### WORK REQUEST:
Return the records word for word. Pictures do not belong in the copy.

(Caption-style text data)
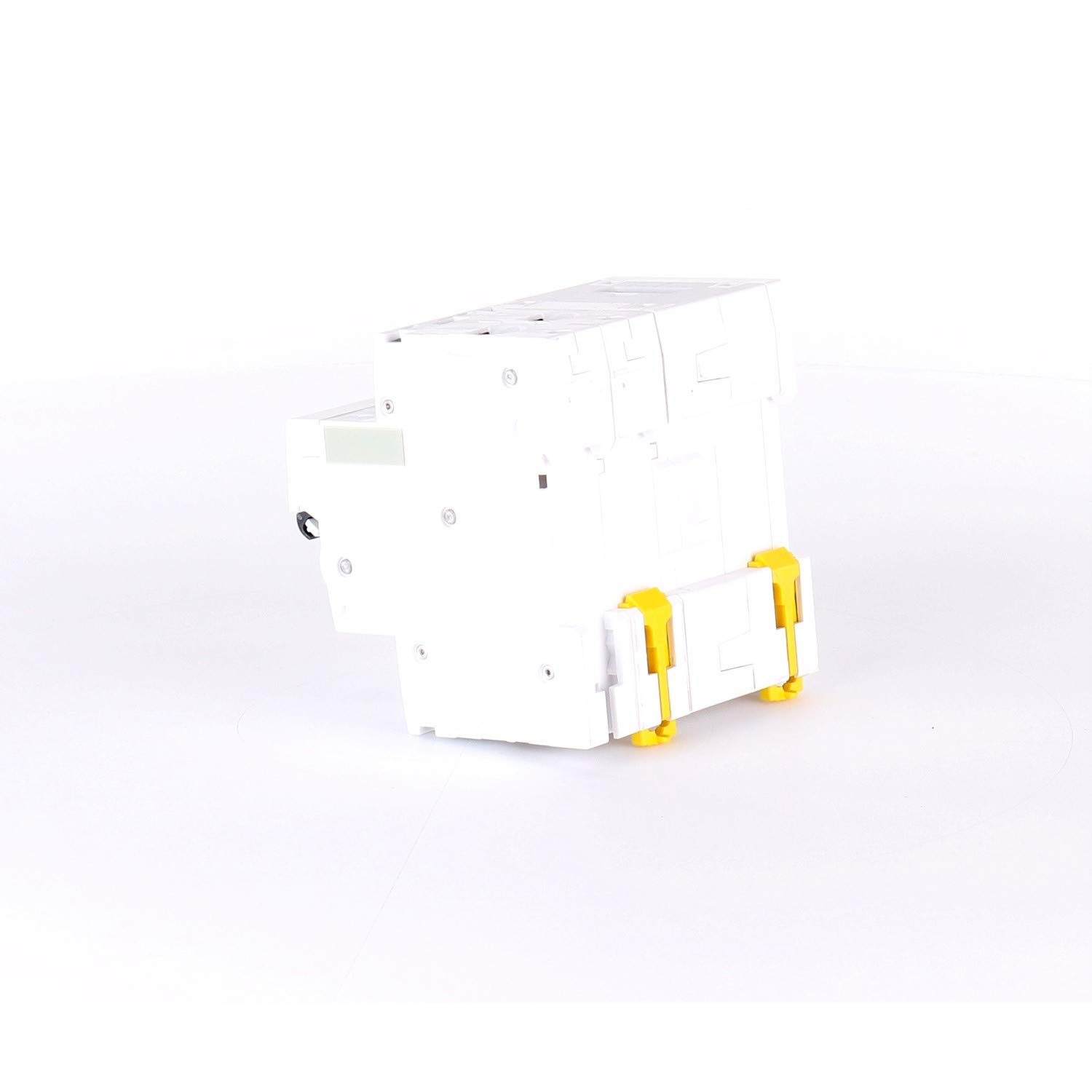Schneider Electric A9C61225 Reflex iC60N Interruptor Automático con Telemando, Ti24, 25A, 2P, Curva B, 84mm x 81mm x 77mm, Blanco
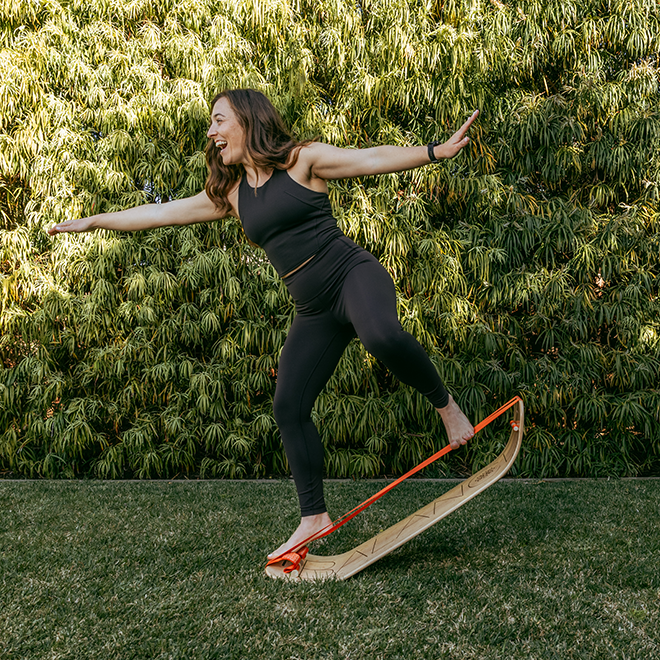 SlackBoard Plus - Balance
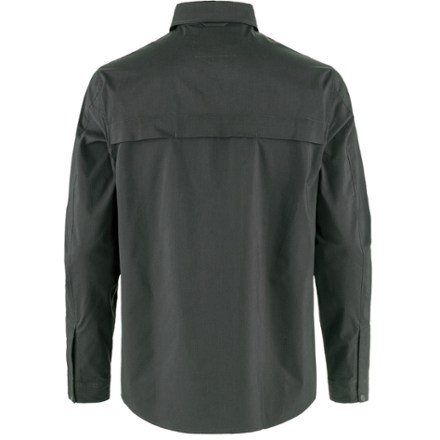 Fjallraven Abisko Long-Sleeve Trail Shirt - Men's | REI Co-op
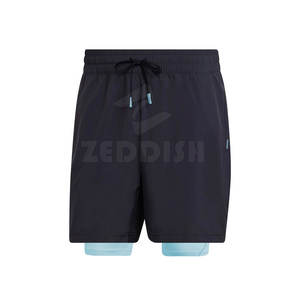 Running Gym Shorts Nouveau Design Hommes Gym Shorts Meilleur Prix Hommes Gym Shorts Top Qualité À Vendre - Product Image 1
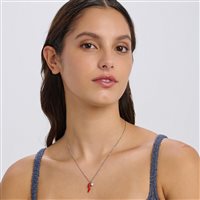 Collana Sagapo Donna in Acciaio SFE05 - SFE05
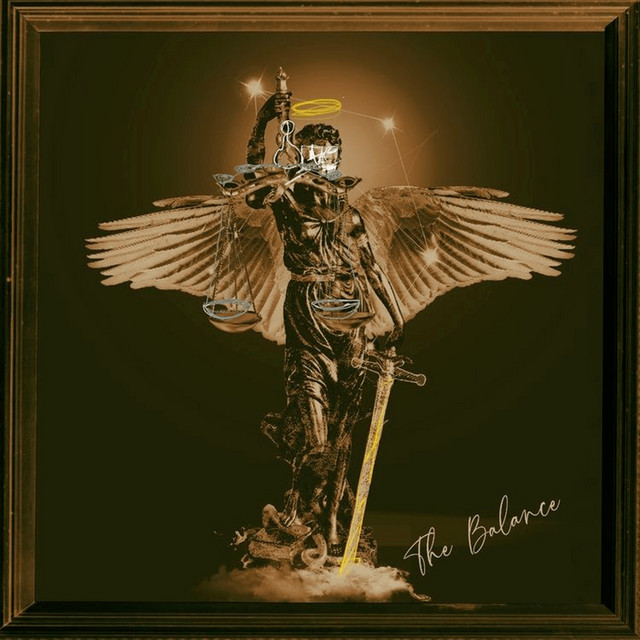The Balance cover art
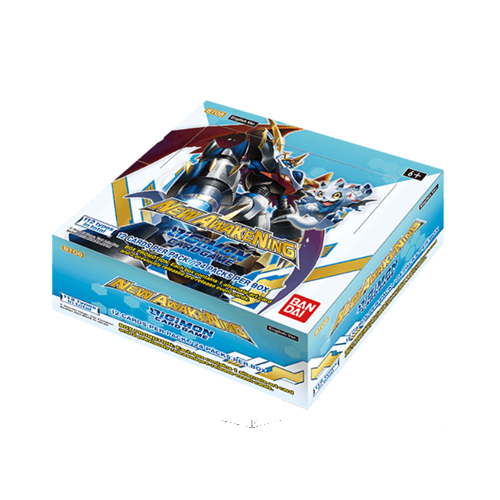 Digimon | [BT-08] New Awakening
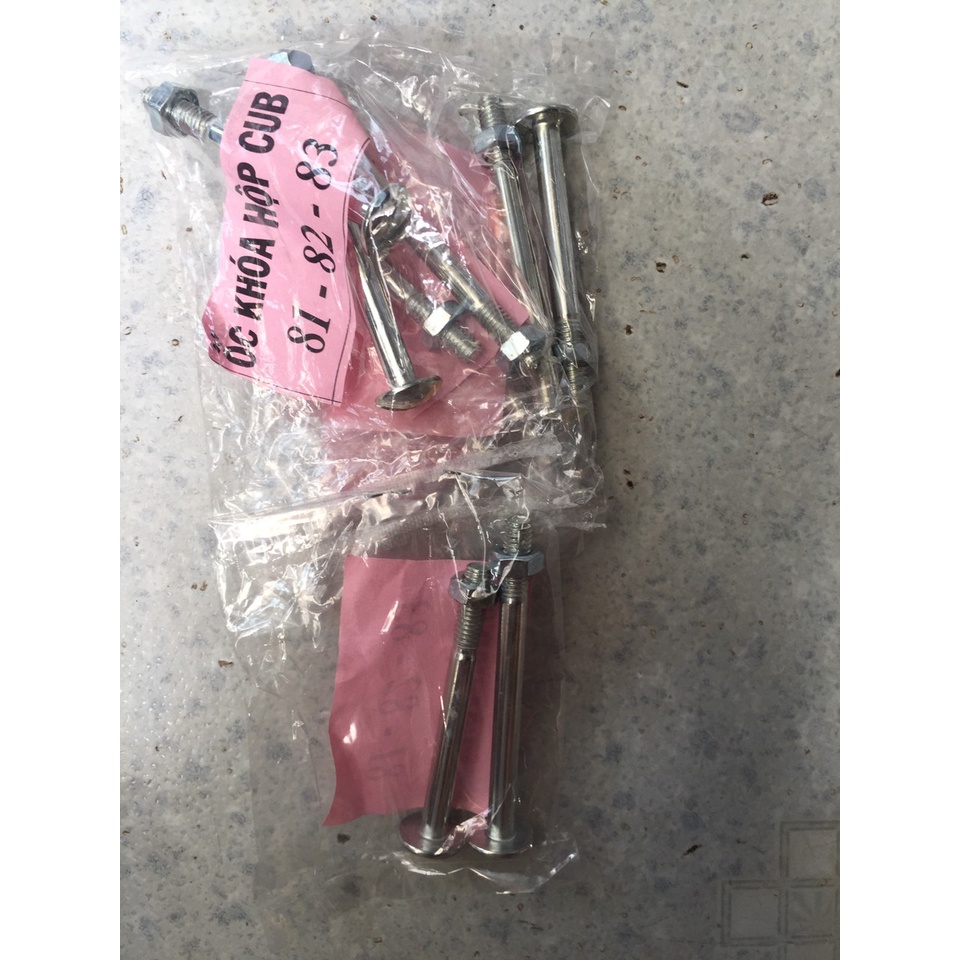 cặp ốc cốp cup 81 dr  cặp ốc cốp cup 81 dr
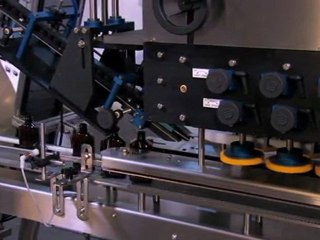 Filler Capper Labeler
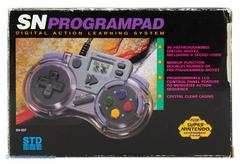 SN Programpad - Super Nintendo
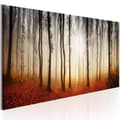 Miniatyrbild 1 av 4: Canvas Tavla - Autumnal Fog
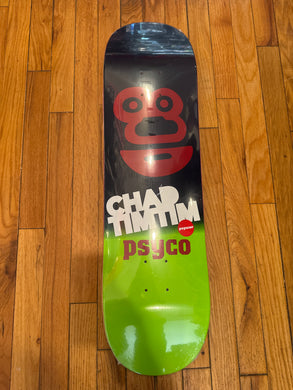 Popwar Chad Tim Tim Psyco Deck 8.5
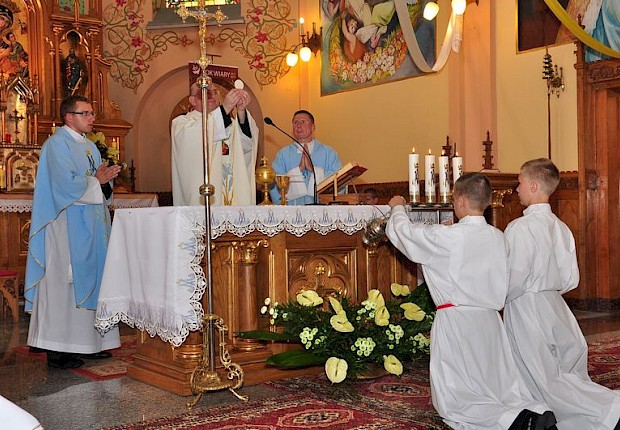 Odpust ku czci Matki Bożej Nieustającej Pomocy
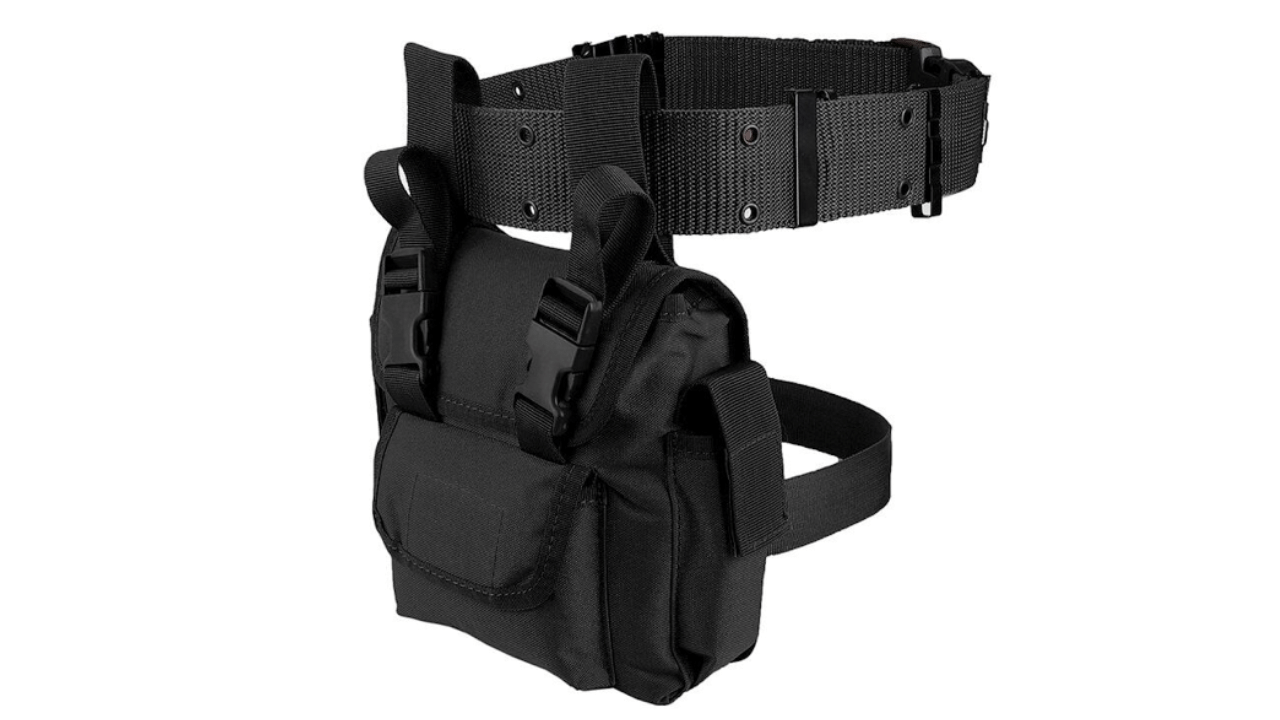 Gas Mask Pouch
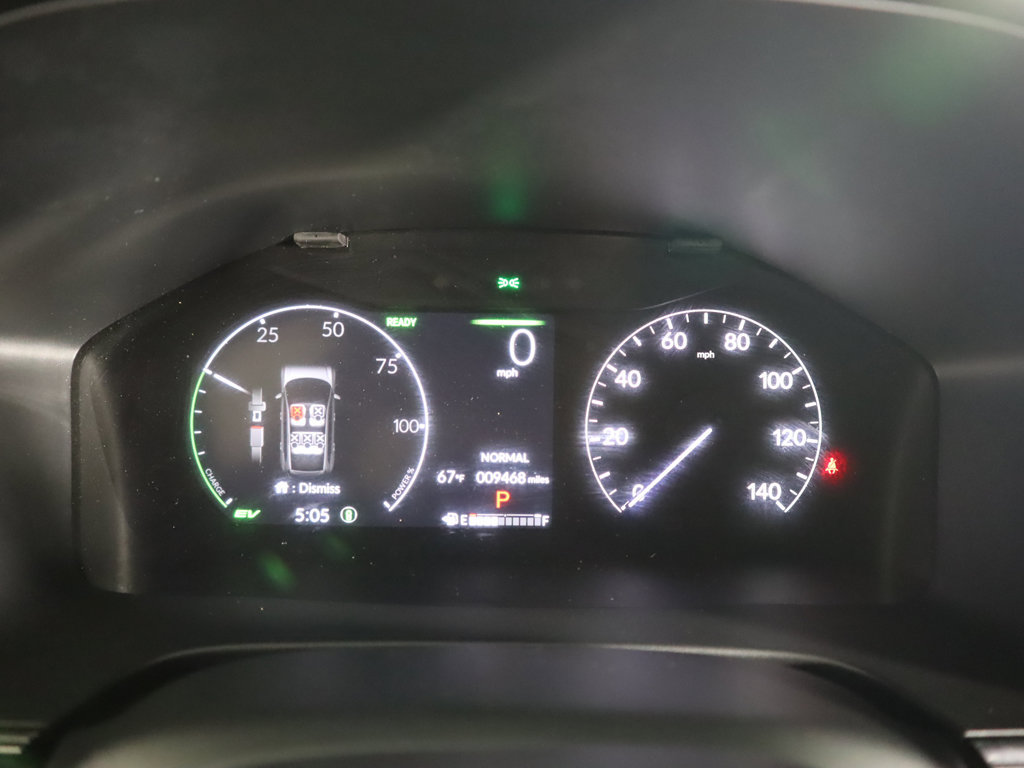 Certified 2024 Honda CR-V Sport-L image 44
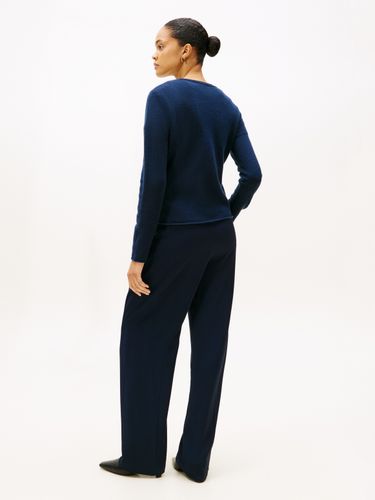 TOMMY HILFIGER SOFT WOOL C-NK LS SWEATER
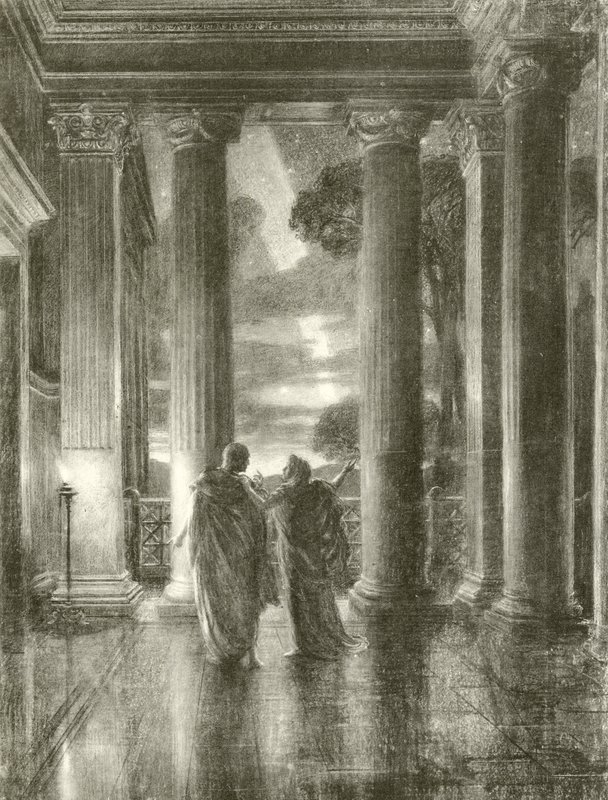 The Ides of March by Edward John Poynter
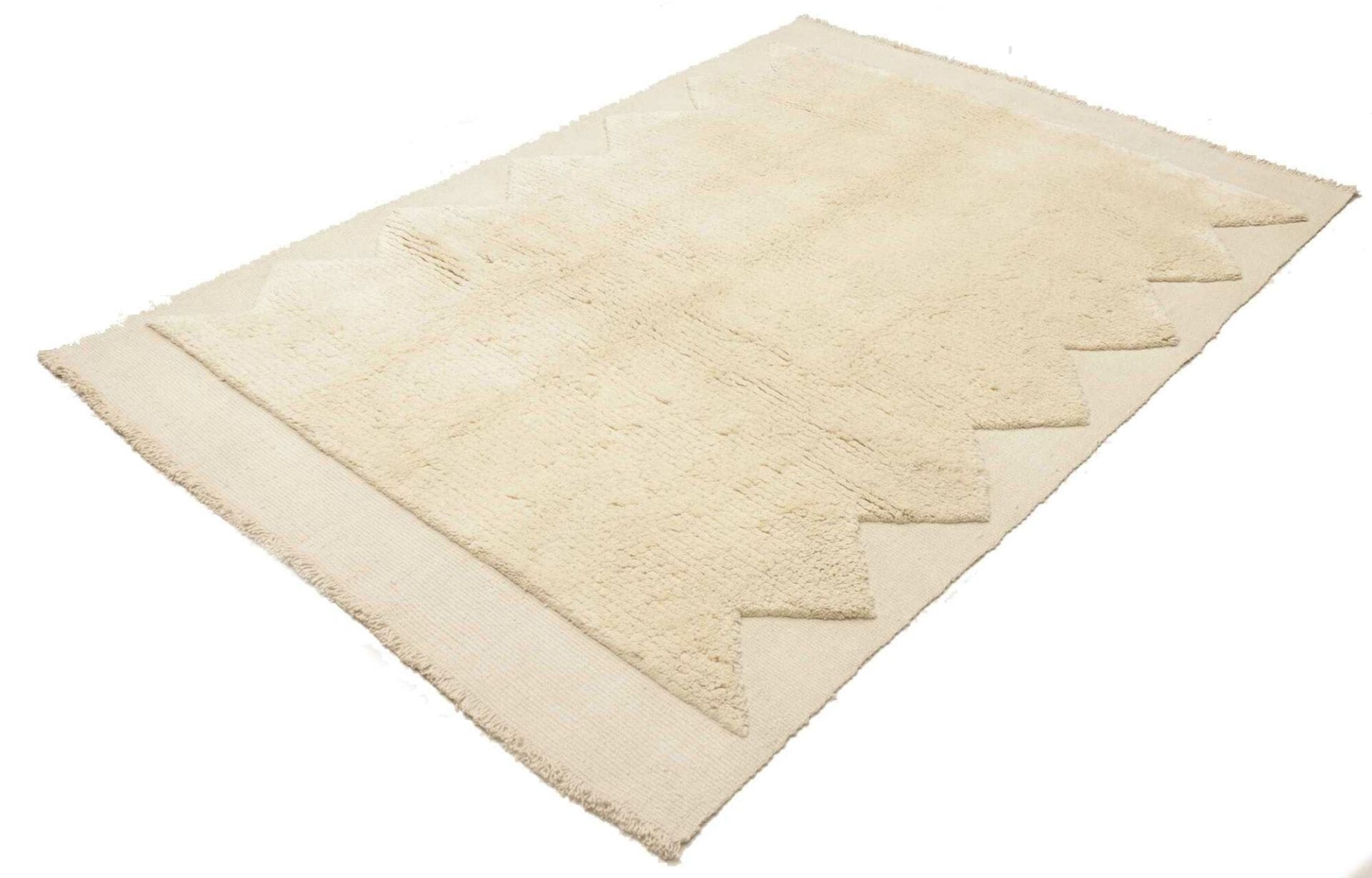 Gabbeh Perserteppich 169 × 232 cm aus Wolle, handgeknüpft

### EXERCISE ANSWER:
Schneider Electric A9C61225 Reflex iC60N Interruptor Automático con Telemando, Ti24, 25A, 2P, Curva B, 84mm x 81mm x 77mm, Blanco
 SlackBoard Plus - Balance
 Fjallraven Abisko Long-Sleeve Trail Shirt - Men's | REI Co-op
 Running Gym Shorts Nouveau Design Hommes Gym Shorts Meilleur Prix Hommes Gym Shorts Top Qualité À Vendre - Product Image 1
 Collana Sagapo Donna in Acciaio SFE05 - SFE05
The Balance cover art
 Digimon | [BT-08] New Awakening
 cặp ốc cốp cup 81 dr  cặp ốc cốp cup 81 dr
 Filler Capper Labeler
 SN Programpad - Super Nintendo
 Miniatyrbild 1 av 4: Canvas Tavla - Autumnal Fog
 Popwar Chad Tim Tim Psyco Deck 8.5
 Odpust ku czci Matki Bożej Nieustającej Pomocy
 Gas Mask Pouch
 Certified 2024 Honda CR-V Sport-L image 44
 TOMMY HILFIGER SOFT WOOL C-NK LS SWEATER
 The Ides of March by Edward John Poynter
 Gabbeh Perserteppich 169 × 232 cm aus Wolle, handgeknüpft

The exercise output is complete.